General information
- Type: Stealth strategic bomber
- National origin: People's Republic of China
- Manufacturer: Xi'an Aircraft Industrial Corporation
- Status: Under development
- Primary user: People's Liberation Army Air Force

= Xi'an H-20 =

Military aircraft by Xi'an

The Xi'an H-20 (轰-20 (Hōng-20); alternatively Xi'an H-X) is a projected subsonic stealth bomber design of the People's Liberation Army Air Force. It is referred to as a strategic project by the People's Liberation Army, and will be the first dedicated strategic bomber developed by China.

The development of a strategic bomber was revealed in September 2016.

==Design and development==
In 2016, former People's Liberation Army Air Force (PLAAF) general Ma Xiaotian announced that China was developing a new type of long-range bomber on the air force's open day.
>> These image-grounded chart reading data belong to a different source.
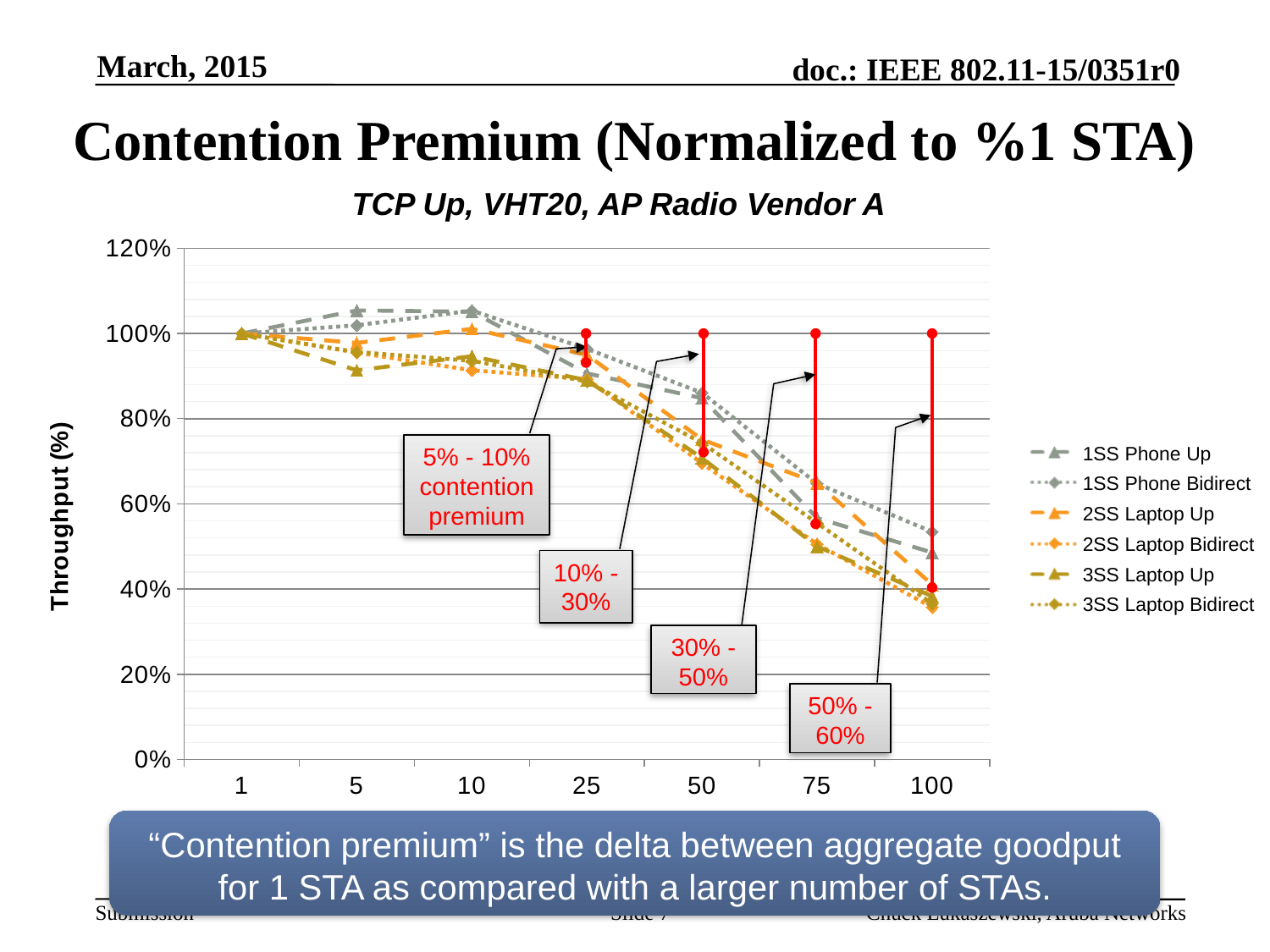
What is the value of 1SS Phone Up at x = 1? 100% What contention premium range does the annotation box at x = 100 show? 50% - 60% At x = 100, which is larger: 1SS Phone Bidirect or 3SS Laptop Up? 1SS Phone Bidirect Do the throughput values generally rise or fall as the number of STAs increases along the x axis? fall What kind of chart is shown on the slide? line chart Is the value for 3SS Laptop Up at x = 5 greater or less than 100%? less Is the value for 1SS Phone Up at x = 5 greater or less than 100%? greater Is the value for 3SS Laptop Up at x = 100 greater or less than 40%? less How many series does the legend list? 6 Which series has the highest value at x = 100? 1SS Phone Bidirect How many categories are shown on the x axis? 7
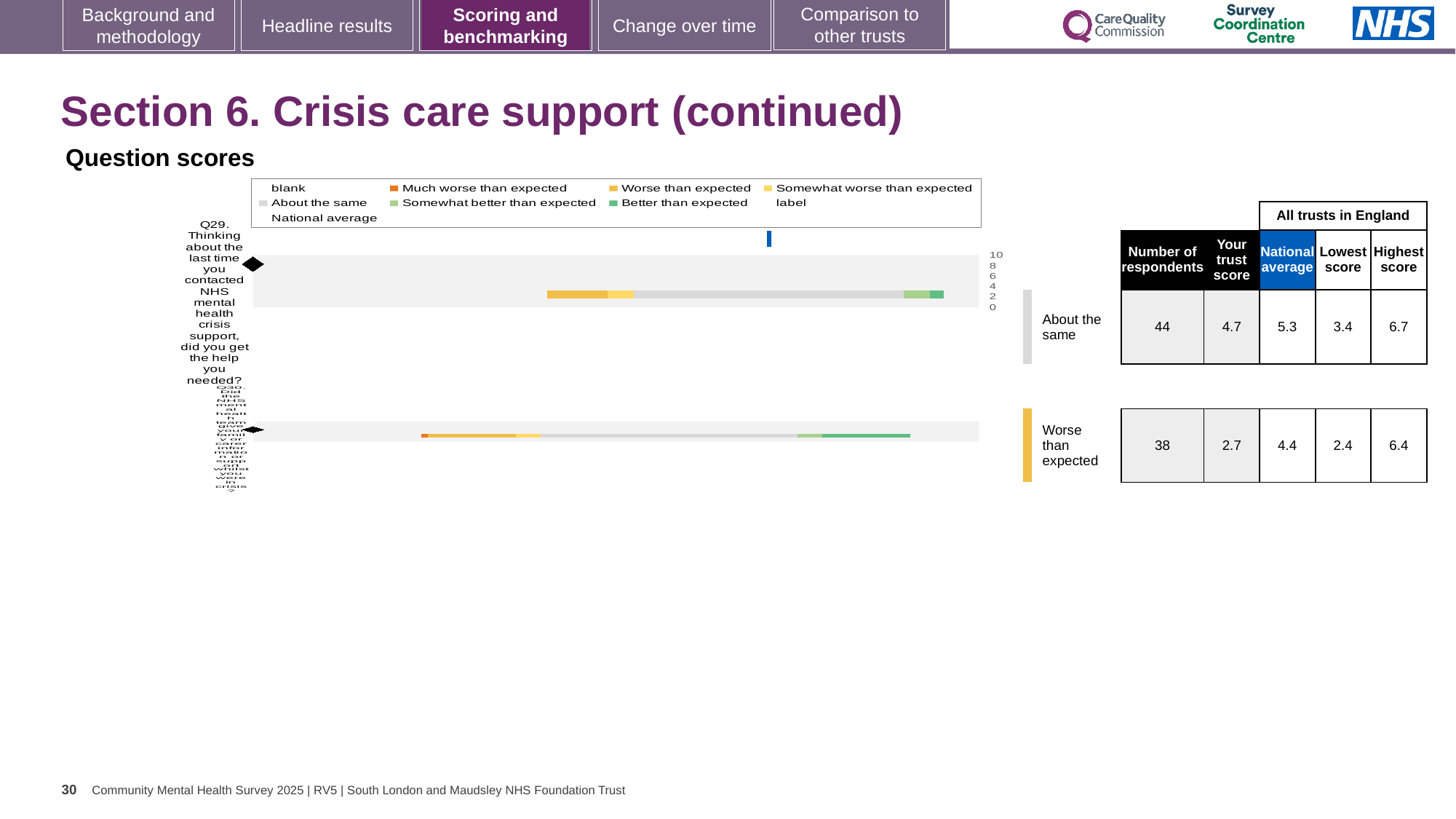
What kind of chart is used to show the question scores on this slide? bar chart According to the table beside the chart, what is the national average for Q29? 5.3 Which benchmark category is shown for Q30 in the question scores chart? Worse than expected What is the maximum value shown on the score axis of the question scores chart? 10 Which benchmark category is shown for Q29 in the question scores chart? About the same Which question has the higher trust score, Q29 or Q30? Q29 According to the table beside the chart, how many respondents answered Q30? 38 According to the table beside the chart, what is the trust score for Q29? 4.7 What is the difference between the national average and the trust score for Q30? 1.7 How many entries does the legend of the question scores chart list? 9 How many questions (bars) are plotted in the question scores chart? 2 According to the table beside the chart, what is the trust score for Q30? 2.7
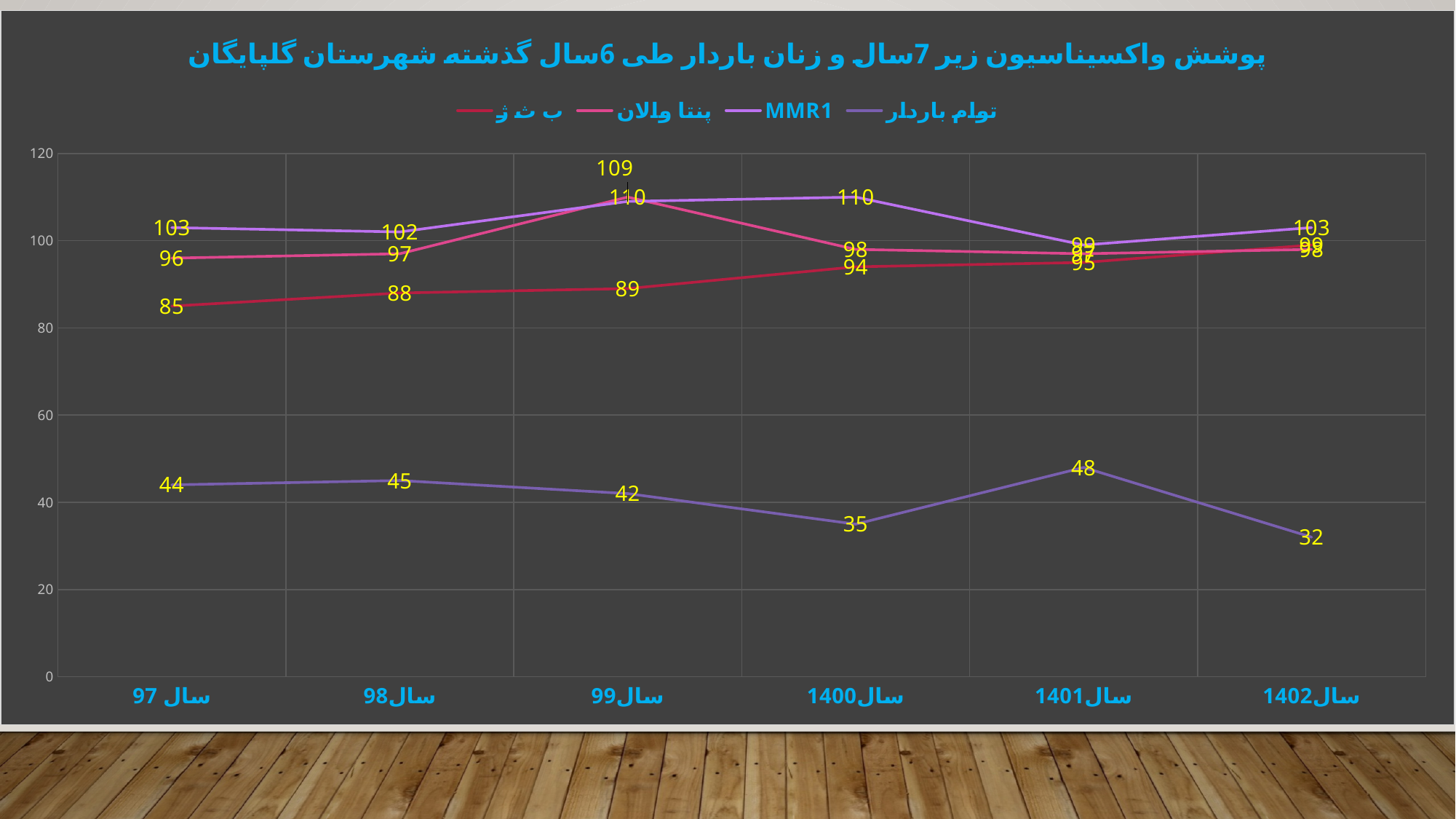
What is the difference between the ب ث ژ values in سال 1400 and سال 97? 9 In which year is the value for توام باردار lowest? سال 1402 What is the value for توام باردار in سال 1402? 32 What kind of chart is shown on the slide? line chart In which year is the value for توام باردار highest? سال 1401 How many series does the legend list? 4 What is the value for پنتا والان in سال 99? 110 In سال 98, which series has the larger value, MMR1 or توام باردار? MMR1 How many years are shown along the x axis? 6 Does the ب ث ژ series rise or fall from سال 97 to سال 1402? rises What is the value for ب ث ژ in سال 97? 85 What is the value for MMR1 in سال 1400? 110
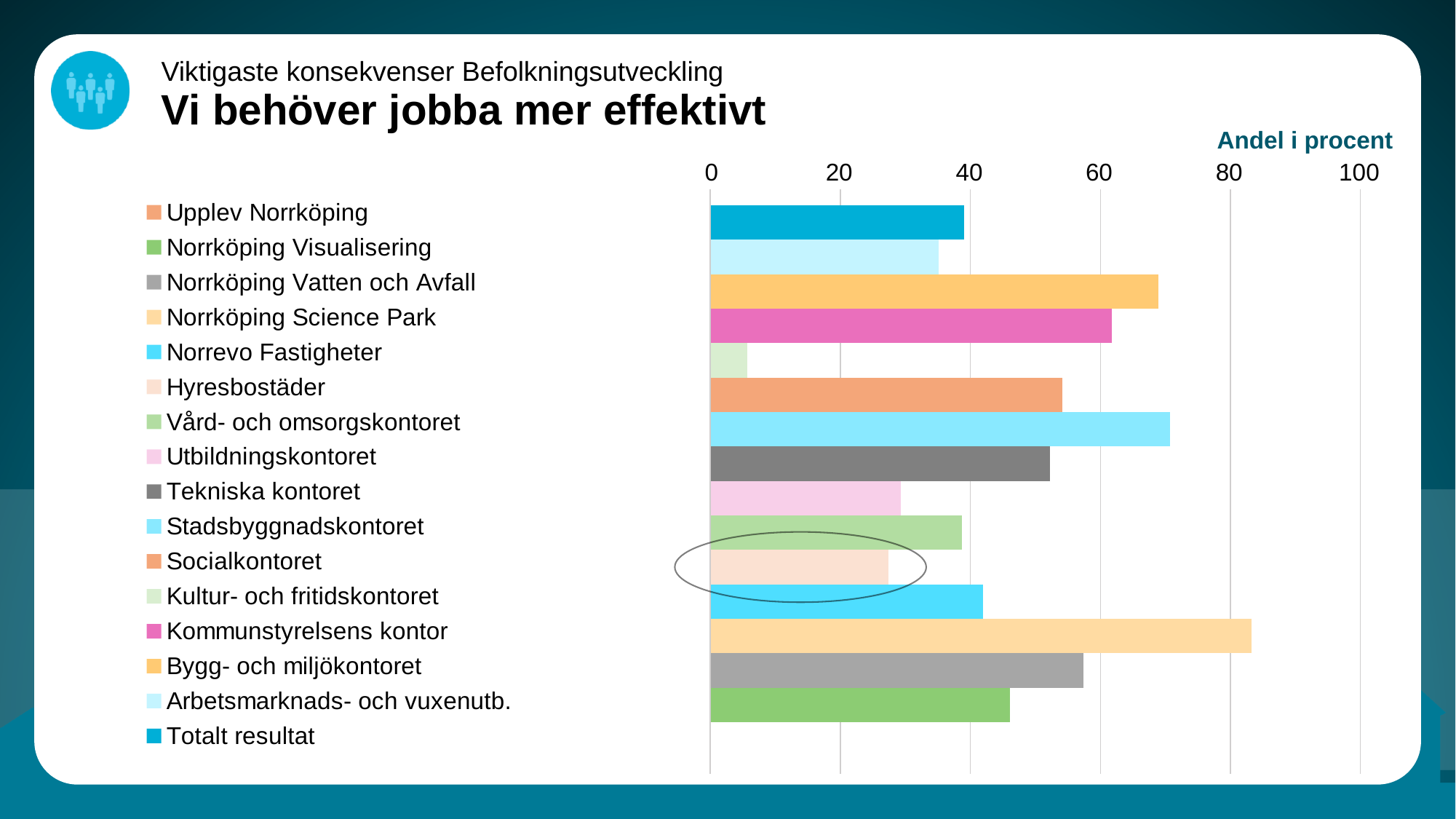
What kind of chart is shown on the slide? bar chart Is the value for Norrköping Science Park greater or less than 80? greater Is the value for Bygg- och miljökontoret greater or less than 60? greater Which is larger, the value for Norrköping Vatten och Avfall or the value for Norrköping Visualisering? Norrköping Vatten och Avfall Is the value for Kultur- och fritidskontoret greater or less than 20? less Which category has the highest value in the chart? Norrköping Science Park How many entries does the chart legend list? 16 What is the label shown above the chart's value axis? Andel i procent Which is larger, the value for Kommunstyrelsens kontor or the value for Socialkontoret? Kommunstyrelsens kontor What is the highest tick value shown on the chart's value axis? 100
In 2018, a Chinese military spokesperson confirmed the development was making "great progress".

According to the United States Department of Defense, the H-20 is expected to be a flying wing with a range of at least 8,500 km and a payload capacity of at least 10 tonnes; according to the RAND Corporation, an American funded thinktank, it will allow China "to reliably threaten U.S. targets within and beyond the
Second Island Chain, to include key U.S. military bases in Guam and Hawaii." The payload is projected to be at least 10 tonnes of conventional or nuclear weapons.

Throughout the years, multiple models and computer-generated pictures have surfaced on the internet, some published by magazines run by state-owned defense companies. Defense analysts have noted several recurring features on these models, including serrated air intakes, cranked-kite wings, and foldable twin tail surfaces that can be switched between being horizontal tailplanes and V-tails.

In July 2022, Chinese state media suggested the H-20 was close to taking its maiden flight.

In March 2024, during the second session of the 14th National People's Congress, vice commander of the People's Liberation Army Air Force, Wang Wei, indicated that H-20 will be revealed "very soon". In December 2024, it was indicated that the new bomber may not be fully operational until the 2030s. In January 2025, some images on Chinese social media indicated that test flights of the new bomber had potentially taken place but were not officially confirmed.